There are various parts of your explanation that I find vague and could use a clarification on:

“AUP is not about state”—what does it mean for a method to be “about state”? Same goes for “the direct focus should not be on the state”—what does “direct focus” mean here?

“Overfitting the environment”—I know what it means to overfit a training set, but I don’t know what it means to overfit an environment.

“The long arms of opportunity cost and instrumental convergence”—what do “long arms” mean?

“Wirehead a utility function”—is this the same as optimizing a utility function?

“Cut out the middleman”—what are you referring to here?

I think these intuitive phrases may be a useful shorthand for someone who already understands what you are talking about, but since I do not understand, I have not found them illuminating.

I sympathize with your frustration about the difficulty of communicating these complex ideas clearly. I think the difficulty is caused by the vague language rather than missing key ideas, and making the language more precise would go a long way.

Thanks Rohin! Your explanations (both in the comments and offline) were very helpful and clarified a lot of things for me. My current understanding as a result of our discussion is as follows.

AU is a function of the world state, but intends to capture some general measure of the agent’s influence over the environment that does not depend on the state representation.

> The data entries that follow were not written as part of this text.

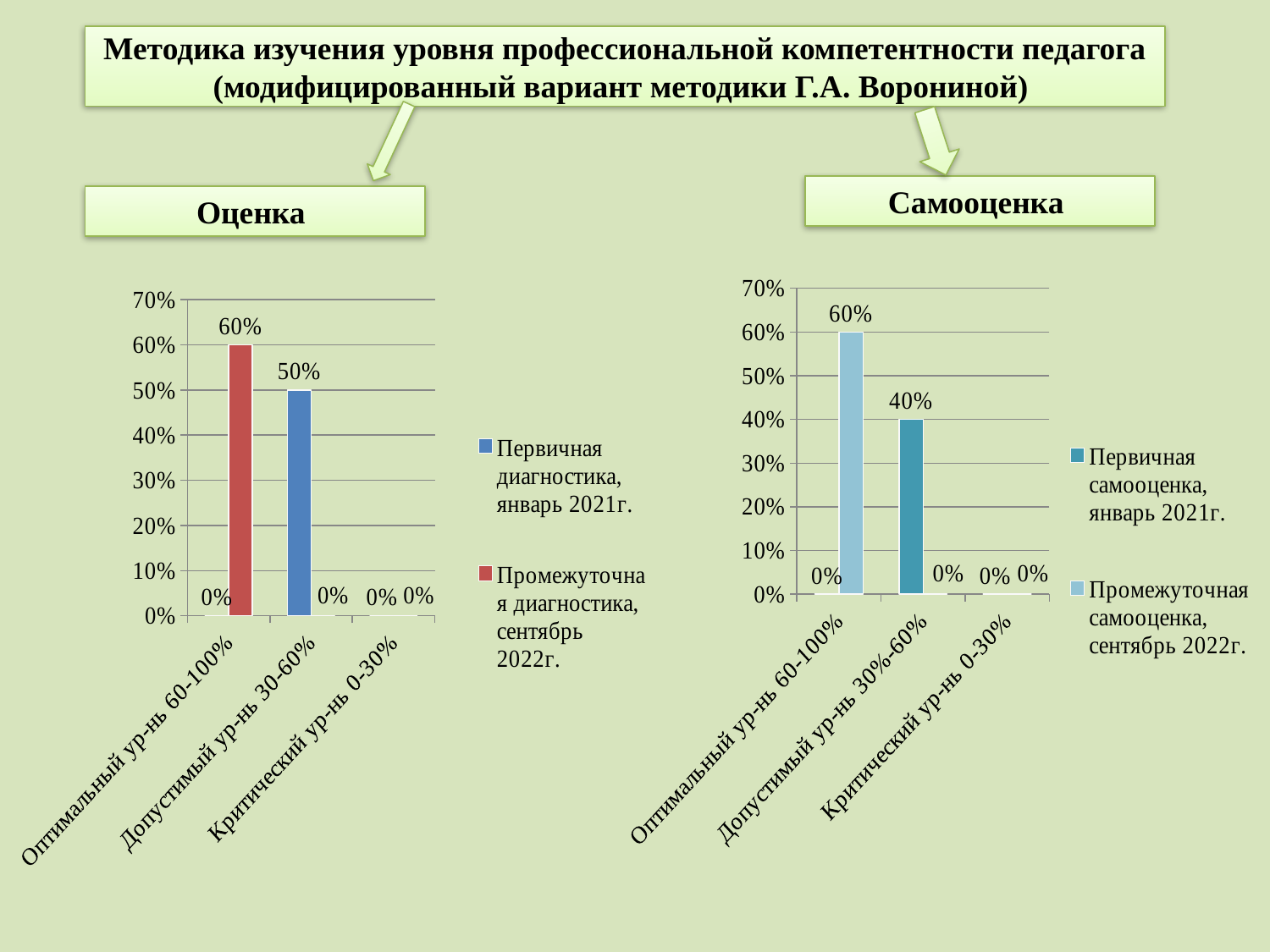
In the 'Самооценка' chart, what is the value of 'Первичная самооценка, январь 2021г.' for 'Допустимый ур-нь 30-60%'? 40% In the 'Самооценка' chart, what is the value of both series for 'Критический ур-нь 0-30%'? 0% In the 'Самооценка' chart, what is the difference between the 60% value for 'Оптимальный ур-нь 60-100%' and the 40% value for 'Допустимый ур-нь 30-60%'? 20% In the 'Оценка' chart, what is the value of 'Первичная диагностика, январь 2021г.' for 'Оптимальный ур-нь 60-100%'? 0% What type of chart is the 'Самооценка' chart? Bar chart How many series does the legend of the 'Оценка' chart list? 2 In the 'Самооценка' chart, what is the value of 'Промежуточная самооценка, сентябрь 2022г.' for 'Оптимальный ур-нь 60-100%'? 60% In the 'Оценка' chart, which category has the highest plotted value? Оптимальный ур-нь 60-100% How many categories are shown on the x axis of the 'Самооценка' chart? 3 In the 'Оценка' chart, what is the value of 'Промежуточная диагностика, сентябрь 2022г.' for 'Оптимальный ур-нь 60-100%'? 60% In the 'Оценка' chart, which is larger: the 'Промежуточная диагностика' value for 'Оптимальный ур-нь 60-100%' or the 'Первичная диагностика' value for 'Допустимый ур-нь 30-60%'? Промежуточная диагностика for Оптимальный ур-нь 60-100% In the 'Оценка' chart, what is the value of 'Первичная диагностика, январь 2021г.' for 'Допустимый ур-нь 30-60%'? 50%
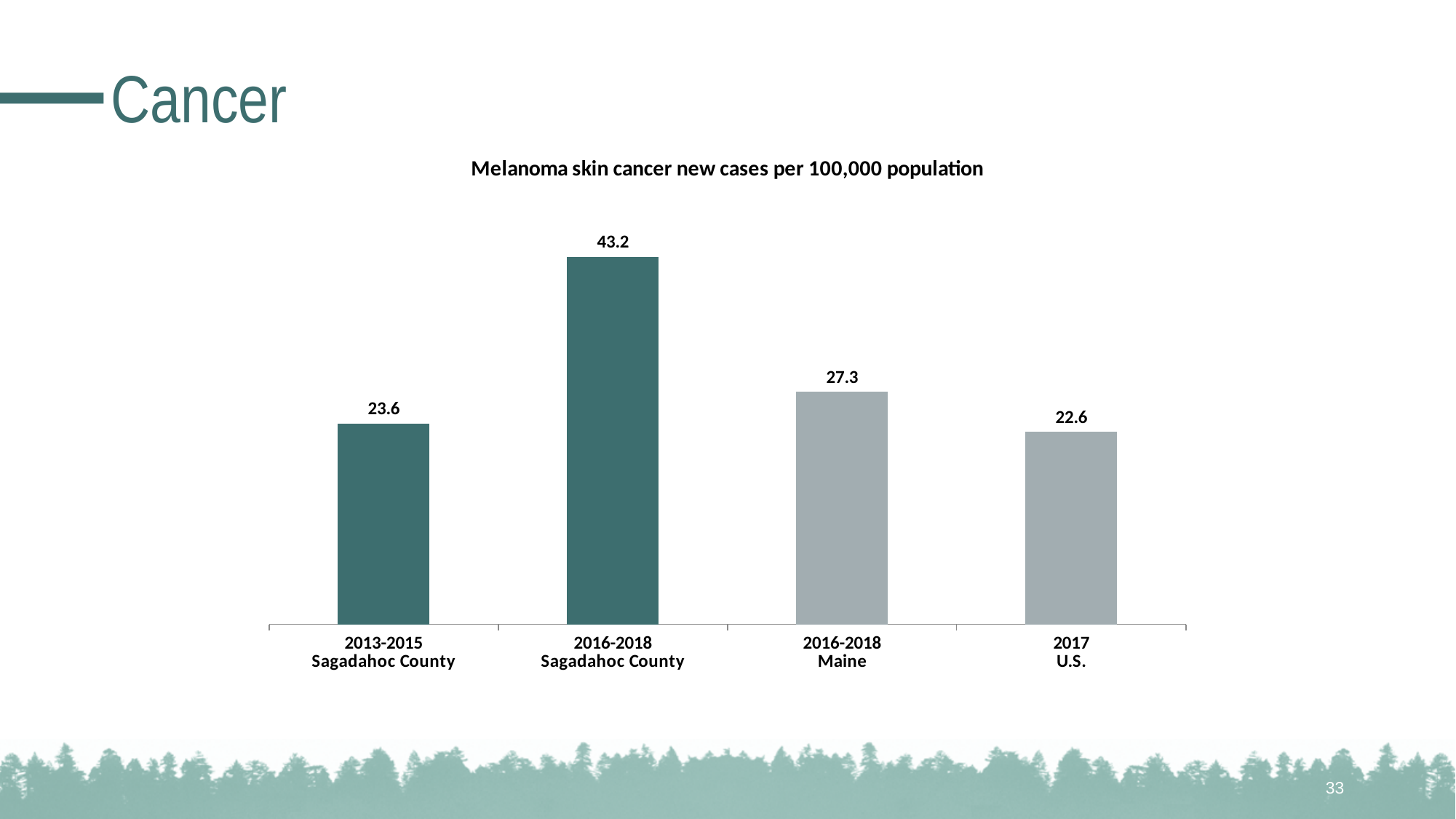
What is the melanoma skin cancer rate per 100,000 population for the U.S. in 2017? 22.6 What is the melanoma skin cancer rate per 100,000 population for Sagadahoc County in 2016-2018? 43.2 How many bars are shown in the chart? 4 What is the difference between the 2016-2018 Sagadahoc County rate and the 2016-2018 Maine rate? 15.9 What is the difference between the Sagadahoc County rates for 2016-2018 and 2013-2015? 19.6 What is the melanoma skin cancer rate per 100,000 population for Sagadahoc County in 2013-2015? 23.6 Which is larger, the 2016-2018 Maine rate or the 2017 U.S. rate? 2016-2018 Maine What kind of chart is shown on the slide? Bar chart What is the title of the chart? Melanoma skin cancer new cases per 100,000 population Which category has the highest melanoma skin cancer rate? 2016-2018 Sagadahoc County Which category has the lowest melanoma skin cancer rate? 2017 U.S. What is the melanoma skin cancer rate per 100,000 population for Maine in 2016-2018? 27.3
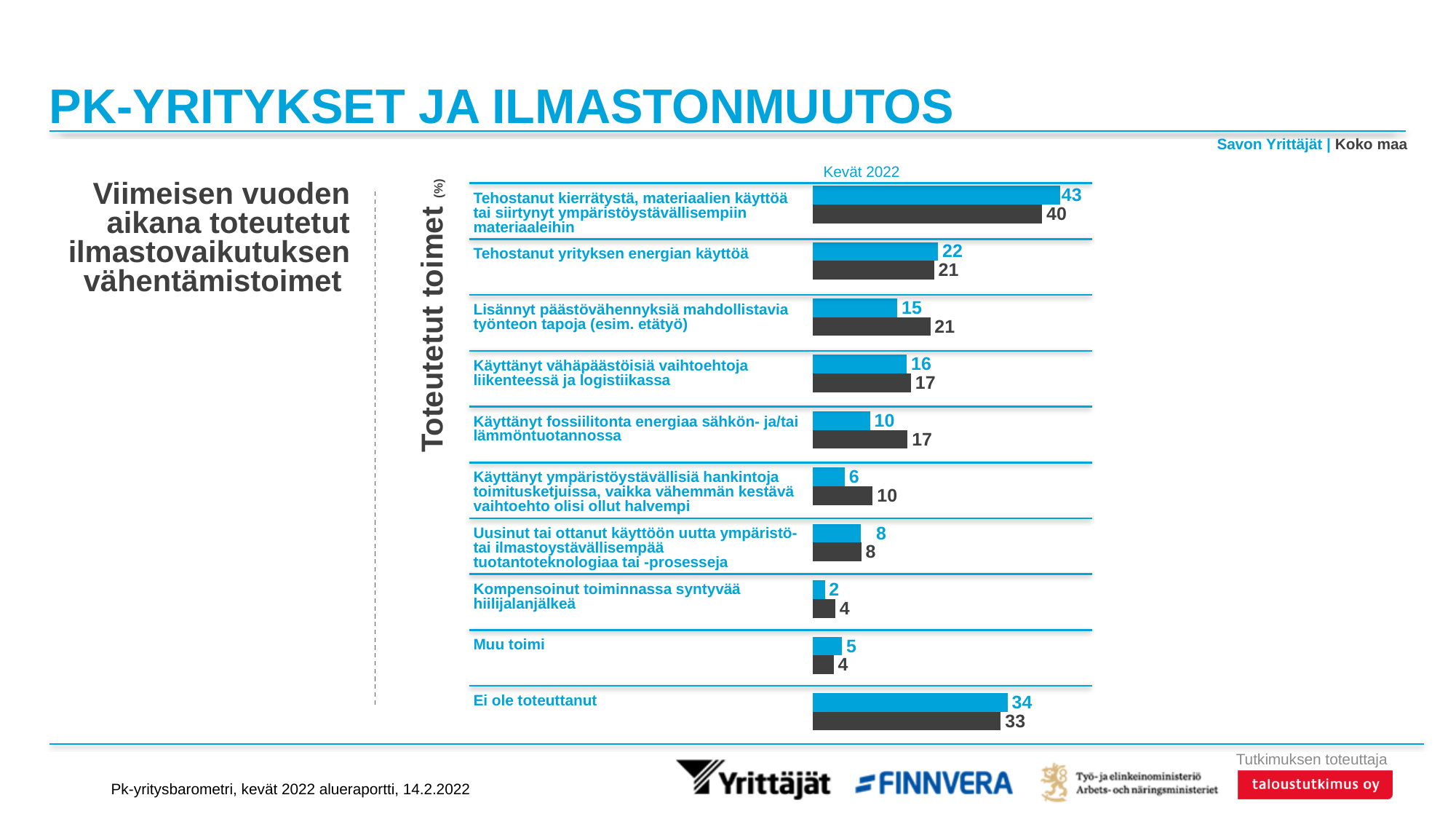
What is the value for Savon Yrittäjät for "Tehostanut yrityksen energian käyttöä"? 22 How many categories are shown in the chart? 10 For "Käyttänyt ympäristöystävällisiä hankintoja toimitusketjuissa, vaikka vähemmän kestävä vaihtoehto olisi ollut halvempi", which is larger: Savon Yrittäjät or Koko maa? Koko maa What is the difference between the Koko maa and Savon Yrittäjät values for "Käyttänyt fossiilitonta energiaa sähkön- ja/tai lämmöntuotannossa"? 7 Which category has the lowest value for Savon Yrittäjät? Kompensoinut toiminnassa syntyvää hiilijalanjälkeä What is the value for Koko maa for "Uusinut tai ottanut käyttöön uutta ympäristö- tai ilmastoystävällisempää tuotantoteknologiaa tai -prosesseja"? 8 Which category has the highest value for Savon Yrittäjät? Tehostanut kierrätystä, materiaalien käyttöä tai siirtynyt ympäristöystävällisempiin materiaaleihin What is the value for Savon Yrittäjät for "Ei ole toteuttanut"? 34 What is the value for Koko maa for "Lisännyt päästövähennyksiä mahdollistavia työnteon tapoja (esim. etätyö)"? 21 What kind of chart is shown on the slide? Bar chart For "Muu toimi", which is larger: the Savon Yrittäjät value or the Koko maa value? Savon Yrittäjät How many series does the chart show? 2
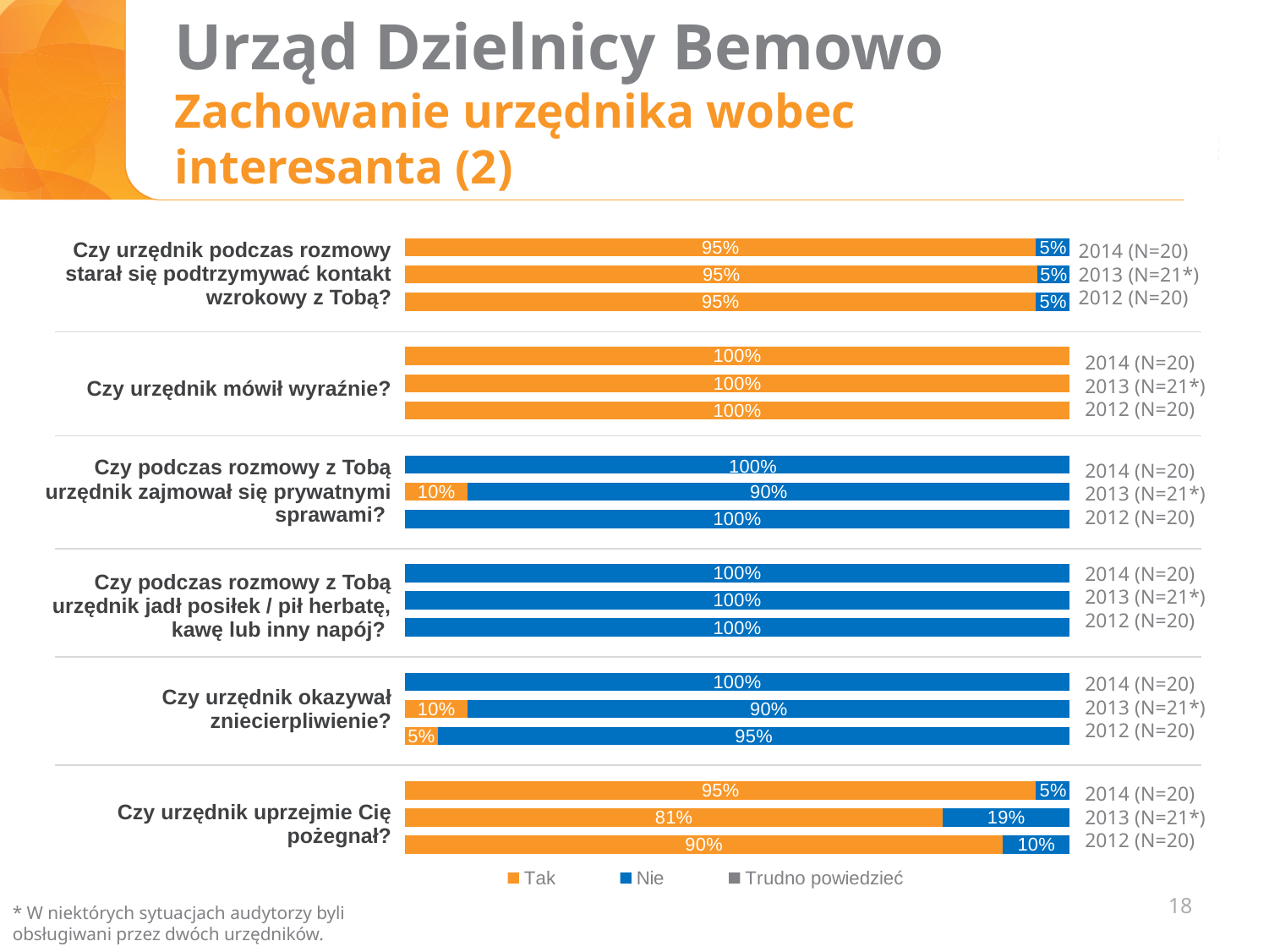
For "Czy urzędnik uprzejmie Cię pożegnał?", which year has the larger "Tak" value, 2012 or 2013? 2012 How many survey questions are shown in the chart? 6 How many series does the legend list? 3 What is the "Tak" value for 2012 for "Czy urzędnik okazywał zniecierpliwienie?"? 5% What percentage answered "Nie" in 2013 for "Czy urzędnik uprzejmie Cię pożegnał?"? 19% What kind of chart is shown on the slide? Stacked bar chart What is the total of the stacked bar for 2013 for "Czy urzędnik uprzejmie Cię pożegnał?"? 100% What are the legend entries of the chart? Tak, Nie, Trudno powiedzieć What is the "Nie" value for 2013 for "Czy podczas rozmowy z Tobą urzędnik zajmował się prywatnymi sprawami?"? 90% What is the "Nie" value for 2014 for "Czy urzędnik podczas rozmowy starał się podtrzymywać kontakt wzrokowy z Tobą?"? 5% What percentage answered "Tak" in 2013 for "Czy urzędnik uprzejmie Cię pożegnał?"? 81% For "Czy urzędnik uprzejmie Cię pożegnał?" in 2013, what is the difference between the "Tak" and "Nie" values? 62 percentage points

Here is a hierarchy of objects, where each object is a function of the previous one: world states / microstates (e.g. quark configuration) → observations (e.g. pixels) → state representation / coarse-graining (which defines macrostates as equivalence classes over observations) → featurization (a coarse-graining that factorizes into features). The impact measure is defined over the macrostates.

Consider the set of all state representations that are consistent with the true reward function (i.e. if two microstates have different true rewards, then their state representation is different). The impact measure is representation-invariant if it has the same values for any state representation in this reward-compatible set. (Note that if representation invariance was defined over the set of all possible state representations, this set would include the most coarse-grained representation with all observations in one macrostate, which would imply that the impact measure is always 0.) Now consider the most coarse-grained representation R that is consistent with the true reward function.

An AU measure defined over R would remain the same for a finer-grained representation. For example, if the attainable set contains a reward function that rewards having a vase in the room, and the representation is refined to distinguish green and blue vases, then macrostates with different-colored vases would receive the same reward. Thus, this measure would be representation-invariant. However, for an AU measure defined over a finer-grained representation (e.g. distinguishing blue and green vases), a random reward function in the attainable set could assign a different reward to macrostates with blue and green vases, and the resulting measure would be different from the measure defined over R.

An RR measure that only uses reachability functions of single macrostates is not representation-invariant, because the observations included in each macrostate depend on the coarse-graining. However, if we allow the RR measure to use reachability functions of sets of macrostates, then it would be representation-invariant if it is defined over R. Then a function that rewards reaching a macrostate with a vase can be defined in a finer-grained representation by rewarding macrostates with green or blue vases. Thus, both AU and this version of RR are representation-invariant iff they are defined over the most coarse-grained representation consistent with the true reward.